The U.S. federal government is at a point where critical operations could fail in the face of probable stressful events, according to the Senior Executives Association (SEA).
The association includes career members of the Senior Executive Service, representing aspiring government leaders from government levels GS-12 to GS-15. The group's white paper, Are Declines in U.S. Federal Workforce Capabilities Putting Our Government at Risk of Failing?, featured an analysis of the government's abilities and areas of concerns, specifically in the face of "a perceptible loss of collective resilience to detect and respond to adverse events." The study focused on workforce trends and reactions given dozens of potential and plausible scenarios.
Factors contributing to the diminished resilience detected in the study included a lack of growth in the executive branch's workforce despite a budget that increased approximately five-fold over the past 50 years. However, all three branches of the federal government fell behind, such as the U.S. Department of Homeland Security, which even seven years ago was ranked among the lowest agencies for job satisfaction.
"As researchers, our intent is not to make a case for a larger U.S. federal government," the analysts said. "What we are concerned with are the capabilities of our nation's public service to respond effectively to crises."
The authors noted that the concerns could be addressed by various methods, including remedying decreasing morale, undertaking the challenges created by increased partisan activities, and modernizing processes to be more effective in the digital age.
"Additional solutions include improving the effectiveness of hiring mechanisms, addressing key vacancies that go unfilled, and remedying the risk of the next generation not finding public service to be an attractive career option," the authors explained.

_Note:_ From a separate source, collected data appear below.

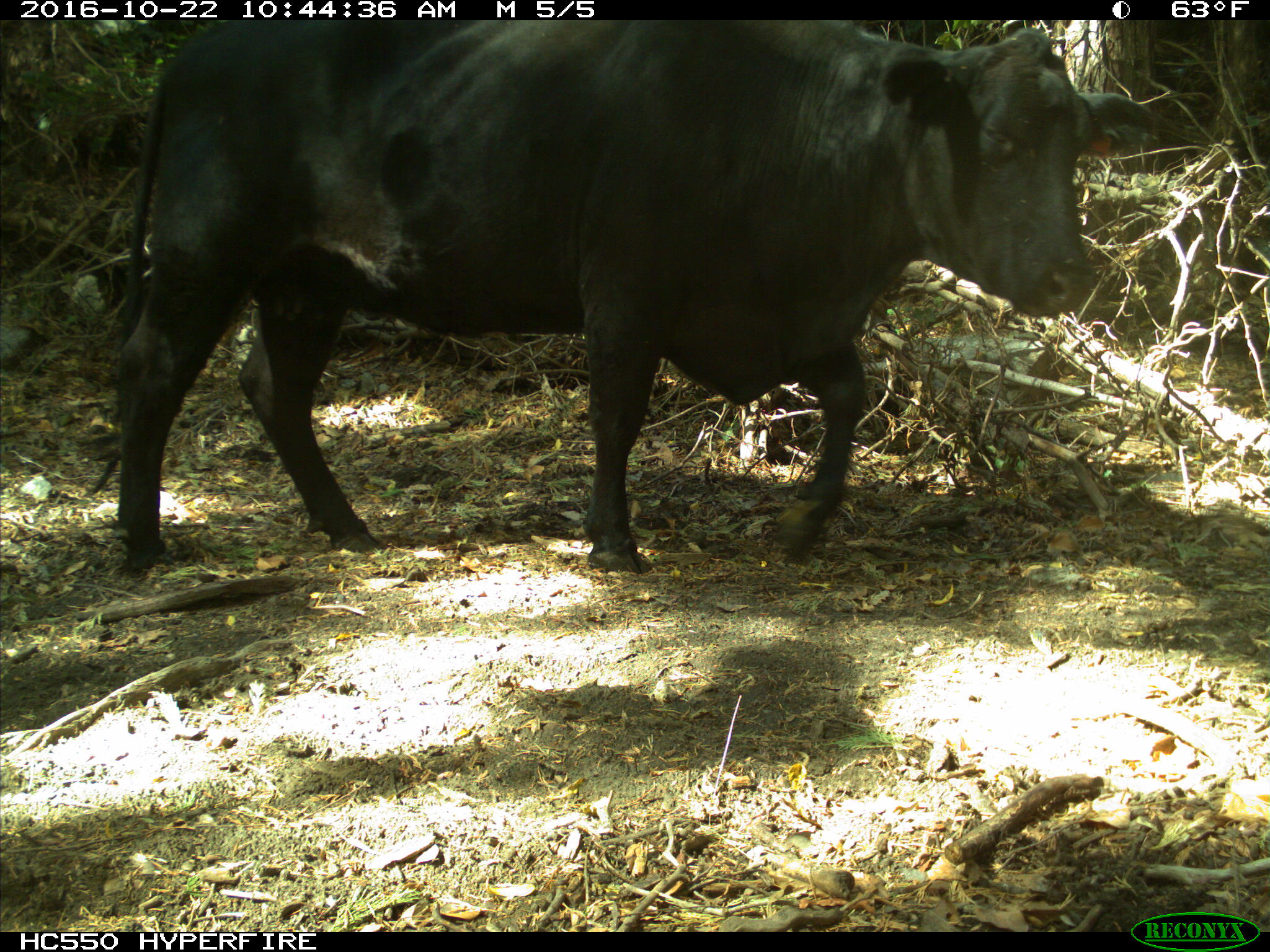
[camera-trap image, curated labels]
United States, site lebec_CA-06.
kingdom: Animalia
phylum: Chordata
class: Mammalia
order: Artiodactyla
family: Bovidae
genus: Bos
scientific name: Bos taurus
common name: domestic cow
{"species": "Bos taurus (domestic cow)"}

Often, the private sector can be seen by potential employees as both more lucrative and more stable compared to public service.
The study found that almost 20 percent of the government's top managers left the Trump administration within its first year. While some new hires were brought on, several positions remain unfilled.
Analysts also determined that less than 6 percent of the workforce is under 30 years old, while the last major revision of rules for recruiting, hiring, and maintaining a federal workforce occurred about 40 years ago, predating the Internet.
Employee retention also decreased over time, with the study finding "a set of highly disconcerting trends." These trends included more work overload, increased reports of toxic work environments, weaponization of complaint channels or social media against an employee or group, an endemic mistrust of permanent civil servants by new political appointees, and a sense of "analysis paralysis" stemming from a lack of rewards for innovation or action paired with a penalty risk for erroneous or misconstrued but well-intended actions.
"Perhaps … civil servants are the canaries in the mines of the nation, telling us that the air is growing dangerously foul," the study said.